------ Data records ------

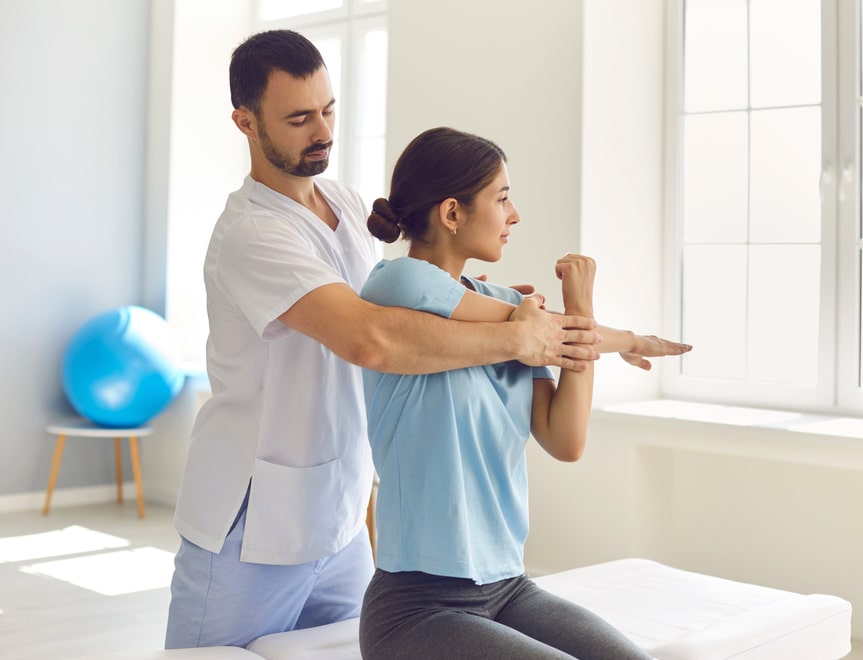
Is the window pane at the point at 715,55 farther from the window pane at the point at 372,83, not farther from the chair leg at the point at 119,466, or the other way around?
the chair leg at the point at 119,466

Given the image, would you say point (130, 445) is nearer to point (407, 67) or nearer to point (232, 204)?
point (407, 67)

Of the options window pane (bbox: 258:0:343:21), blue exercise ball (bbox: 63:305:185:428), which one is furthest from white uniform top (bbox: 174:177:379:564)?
window pane (bbox: 258:0:343:21)

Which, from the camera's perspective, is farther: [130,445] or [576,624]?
[130,445]

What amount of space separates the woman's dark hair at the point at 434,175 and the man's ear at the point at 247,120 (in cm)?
28

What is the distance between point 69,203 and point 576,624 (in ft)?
14.9

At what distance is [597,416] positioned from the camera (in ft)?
11.7

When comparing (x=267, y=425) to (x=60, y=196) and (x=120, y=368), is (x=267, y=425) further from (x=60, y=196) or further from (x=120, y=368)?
(x=60, y=196)

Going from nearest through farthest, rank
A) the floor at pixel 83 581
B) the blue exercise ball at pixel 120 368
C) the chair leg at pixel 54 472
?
1. the floor at pixel 83 581
2. the blue exercise ball at pixel 120 368
3. the chair leg at pixel 54 472

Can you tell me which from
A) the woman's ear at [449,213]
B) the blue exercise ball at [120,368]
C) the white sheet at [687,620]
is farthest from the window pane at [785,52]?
the blue exercise ball at [120,368]

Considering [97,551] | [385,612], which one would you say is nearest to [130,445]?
[97,551]

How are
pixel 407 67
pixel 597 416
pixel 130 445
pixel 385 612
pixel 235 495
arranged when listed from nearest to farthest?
pixel 385 612 → pixel 235 495 → pixel 597 416 → pixel 407 67 → pixel 130 445

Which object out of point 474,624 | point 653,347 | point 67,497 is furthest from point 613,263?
point 67,497

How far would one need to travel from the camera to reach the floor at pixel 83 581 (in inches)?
125

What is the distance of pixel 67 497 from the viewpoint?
210 inches
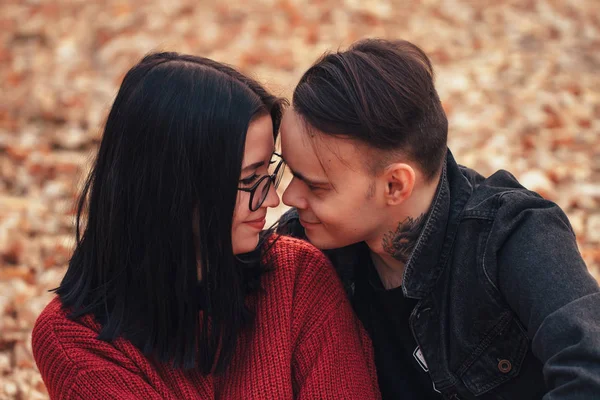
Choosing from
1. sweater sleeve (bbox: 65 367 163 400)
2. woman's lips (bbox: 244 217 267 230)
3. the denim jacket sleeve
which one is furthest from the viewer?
woman's lips (bbox: 244 217 267 230)

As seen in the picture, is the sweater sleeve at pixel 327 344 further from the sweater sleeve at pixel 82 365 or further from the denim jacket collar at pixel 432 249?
the sweater sleeve at pixel 82 365

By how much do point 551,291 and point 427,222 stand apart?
0.37 m

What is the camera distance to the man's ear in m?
1.89

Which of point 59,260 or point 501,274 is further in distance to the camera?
point 59,260

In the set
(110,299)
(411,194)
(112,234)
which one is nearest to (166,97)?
(112,234)

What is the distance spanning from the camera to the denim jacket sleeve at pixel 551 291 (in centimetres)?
159

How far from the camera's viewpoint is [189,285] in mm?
1943

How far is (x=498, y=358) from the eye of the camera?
1900 millimetres

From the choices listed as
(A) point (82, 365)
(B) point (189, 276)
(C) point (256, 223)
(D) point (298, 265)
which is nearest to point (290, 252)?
(D) point (298, 265)

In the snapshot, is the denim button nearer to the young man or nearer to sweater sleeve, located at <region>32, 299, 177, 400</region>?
the young man

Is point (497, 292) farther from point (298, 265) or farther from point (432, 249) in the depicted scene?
point (298, 265)

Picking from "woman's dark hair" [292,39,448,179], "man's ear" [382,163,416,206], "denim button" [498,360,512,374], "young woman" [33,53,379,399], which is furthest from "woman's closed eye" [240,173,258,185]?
"denim button" [498,360,512,374]

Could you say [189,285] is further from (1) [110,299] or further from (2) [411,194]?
(2) [411,194]

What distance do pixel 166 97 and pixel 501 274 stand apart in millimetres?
831
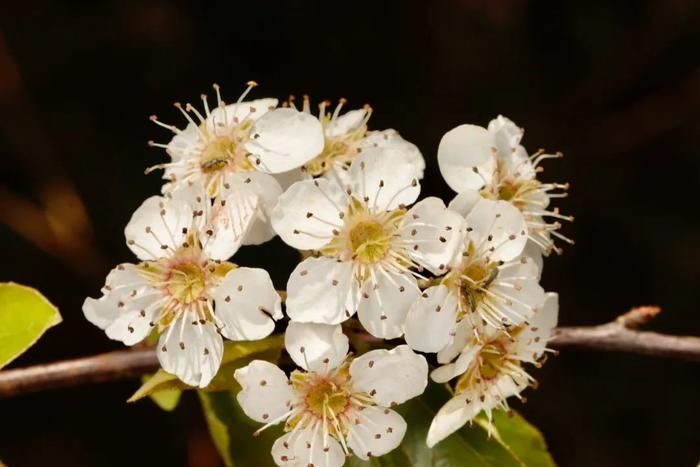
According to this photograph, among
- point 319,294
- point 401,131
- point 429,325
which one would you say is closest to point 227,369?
point 319,294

------

Copy out word for word the stretch of the entries from the line containing "According to this photograph, among" through the end of the entries.

According to this photograph, among
- point 319,294
- point 401,131
- point 429,325
which one would you say is closest to point 227,369?
point 319,294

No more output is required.